I don't want anyone to feel the way I did, and still do, sometimes (okay, a lot of the time) about my body.  Your self-worth is not your weight.  Your value as a human being is not your BMI (which is, as Gail Simone would say, "fakey" and meant for insurance premiums anyway.  We all hate insurance premiums almost as much as taxes, so feel free to hate on BMI too!).  Whatever happens to you, you deserve the best.  Don't let anyone tell you otherwise.  All body shapes are wonderful and normal and beautiful.  I love all of my friends of all sizes and shapes because they support me, they make me laugh, and they are good people.  

So, all of this backstory means what, in sum (if you made it through the wall of text)?

It means:

Own your brain.  Your mind is strong and wonderful and unique.

Your body is yours.  It does not belong to society or those people in the locker room or the scale.  It is YOURS.

You make decisions about your sexuality.  They are YOURS to make.

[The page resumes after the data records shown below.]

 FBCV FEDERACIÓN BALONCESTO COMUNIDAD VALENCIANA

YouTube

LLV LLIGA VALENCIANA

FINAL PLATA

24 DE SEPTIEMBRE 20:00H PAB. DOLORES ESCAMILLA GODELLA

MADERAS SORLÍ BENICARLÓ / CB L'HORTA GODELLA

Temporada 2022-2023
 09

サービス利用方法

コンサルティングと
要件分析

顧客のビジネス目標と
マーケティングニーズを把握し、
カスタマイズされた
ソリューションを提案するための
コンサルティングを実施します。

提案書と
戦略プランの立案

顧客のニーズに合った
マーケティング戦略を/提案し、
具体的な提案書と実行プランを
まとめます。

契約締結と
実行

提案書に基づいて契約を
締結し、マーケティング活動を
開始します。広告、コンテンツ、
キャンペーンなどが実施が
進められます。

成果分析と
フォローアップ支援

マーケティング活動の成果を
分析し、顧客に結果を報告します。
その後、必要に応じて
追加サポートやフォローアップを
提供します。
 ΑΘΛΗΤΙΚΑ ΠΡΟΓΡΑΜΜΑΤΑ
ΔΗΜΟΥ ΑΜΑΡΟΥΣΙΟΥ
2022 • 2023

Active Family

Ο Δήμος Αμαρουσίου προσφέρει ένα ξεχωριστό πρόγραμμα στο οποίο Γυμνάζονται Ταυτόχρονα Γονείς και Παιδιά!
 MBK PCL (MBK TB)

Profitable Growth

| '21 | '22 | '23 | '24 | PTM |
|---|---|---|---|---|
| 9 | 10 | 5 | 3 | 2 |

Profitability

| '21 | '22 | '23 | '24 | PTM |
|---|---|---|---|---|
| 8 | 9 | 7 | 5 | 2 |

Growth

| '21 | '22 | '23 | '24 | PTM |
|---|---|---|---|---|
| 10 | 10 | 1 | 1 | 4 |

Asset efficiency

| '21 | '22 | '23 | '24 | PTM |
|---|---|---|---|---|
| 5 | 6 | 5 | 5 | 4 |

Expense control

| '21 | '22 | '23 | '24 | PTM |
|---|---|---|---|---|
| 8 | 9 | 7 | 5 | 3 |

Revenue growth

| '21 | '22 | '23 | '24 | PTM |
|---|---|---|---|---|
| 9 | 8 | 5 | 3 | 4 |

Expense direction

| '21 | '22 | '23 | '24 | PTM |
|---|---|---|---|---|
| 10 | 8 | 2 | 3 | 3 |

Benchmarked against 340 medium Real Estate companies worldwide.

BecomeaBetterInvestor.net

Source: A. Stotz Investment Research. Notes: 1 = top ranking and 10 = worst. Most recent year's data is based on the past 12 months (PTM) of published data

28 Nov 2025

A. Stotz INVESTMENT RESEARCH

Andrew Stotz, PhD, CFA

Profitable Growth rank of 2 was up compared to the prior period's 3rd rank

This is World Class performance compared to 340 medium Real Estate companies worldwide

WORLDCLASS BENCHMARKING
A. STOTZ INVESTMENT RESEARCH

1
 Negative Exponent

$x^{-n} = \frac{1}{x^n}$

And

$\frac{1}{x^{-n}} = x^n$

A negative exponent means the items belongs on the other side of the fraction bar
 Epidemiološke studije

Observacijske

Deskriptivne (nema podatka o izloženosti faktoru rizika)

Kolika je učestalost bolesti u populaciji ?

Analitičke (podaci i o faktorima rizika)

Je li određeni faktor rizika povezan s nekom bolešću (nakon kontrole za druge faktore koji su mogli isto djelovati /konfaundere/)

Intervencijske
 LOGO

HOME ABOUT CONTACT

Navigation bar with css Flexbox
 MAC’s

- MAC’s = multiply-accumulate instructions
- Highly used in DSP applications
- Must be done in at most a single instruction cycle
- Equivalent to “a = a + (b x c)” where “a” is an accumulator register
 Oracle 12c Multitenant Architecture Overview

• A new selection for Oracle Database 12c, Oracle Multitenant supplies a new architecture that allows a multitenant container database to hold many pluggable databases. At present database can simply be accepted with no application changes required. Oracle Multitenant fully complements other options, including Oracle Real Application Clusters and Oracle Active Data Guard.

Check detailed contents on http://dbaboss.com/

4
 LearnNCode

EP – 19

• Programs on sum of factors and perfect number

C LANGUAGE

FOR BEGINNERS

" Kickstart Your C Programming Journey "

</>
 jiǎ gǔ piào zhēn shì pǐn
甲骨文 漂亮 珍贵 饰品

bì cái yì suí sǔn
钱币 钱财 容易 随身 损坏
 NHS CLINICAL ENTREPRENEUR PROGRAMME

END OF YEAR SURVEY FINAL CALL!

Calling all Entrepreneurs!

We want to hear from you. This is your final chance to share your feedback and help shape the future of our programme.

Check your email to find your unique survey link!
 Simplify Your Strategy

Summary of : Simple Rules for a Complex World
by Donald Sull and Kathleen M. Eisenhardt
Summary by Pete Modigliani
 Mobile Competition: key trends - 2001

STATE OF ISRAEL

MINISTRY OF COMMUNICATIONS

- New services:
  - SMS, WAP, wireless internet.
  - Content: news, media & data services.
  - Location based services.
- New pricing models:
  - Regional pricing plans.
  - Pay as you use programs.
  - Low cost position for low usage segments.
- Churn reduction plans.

If you feel you have flaws, acknowledge your feelings.  Then step back and find all of the awesome things about yourself.

Don't be afraid to be kind.

Don't be afraid to speak up and shout and make your voice heard.  The two are not mutually exclusive.

Being smart is not a curse or a punchline.  It is AWESOME.

If you need help, it is not weakness to seek help.  It shows your strength.

Never, ever, ever, ever forget that people love you.  Maybe you've never met them.  Maybe they are shy.  But they love you and care about you.

#ToTheGirls: Be.  Fight.  Thrive.

*If you have issues with body image or an eating disorder, please seek medical help.  This is not shameful or weak.  If it helps at all, Laurie Halse Anderson's wonderful Wintergirls probably helped save my life.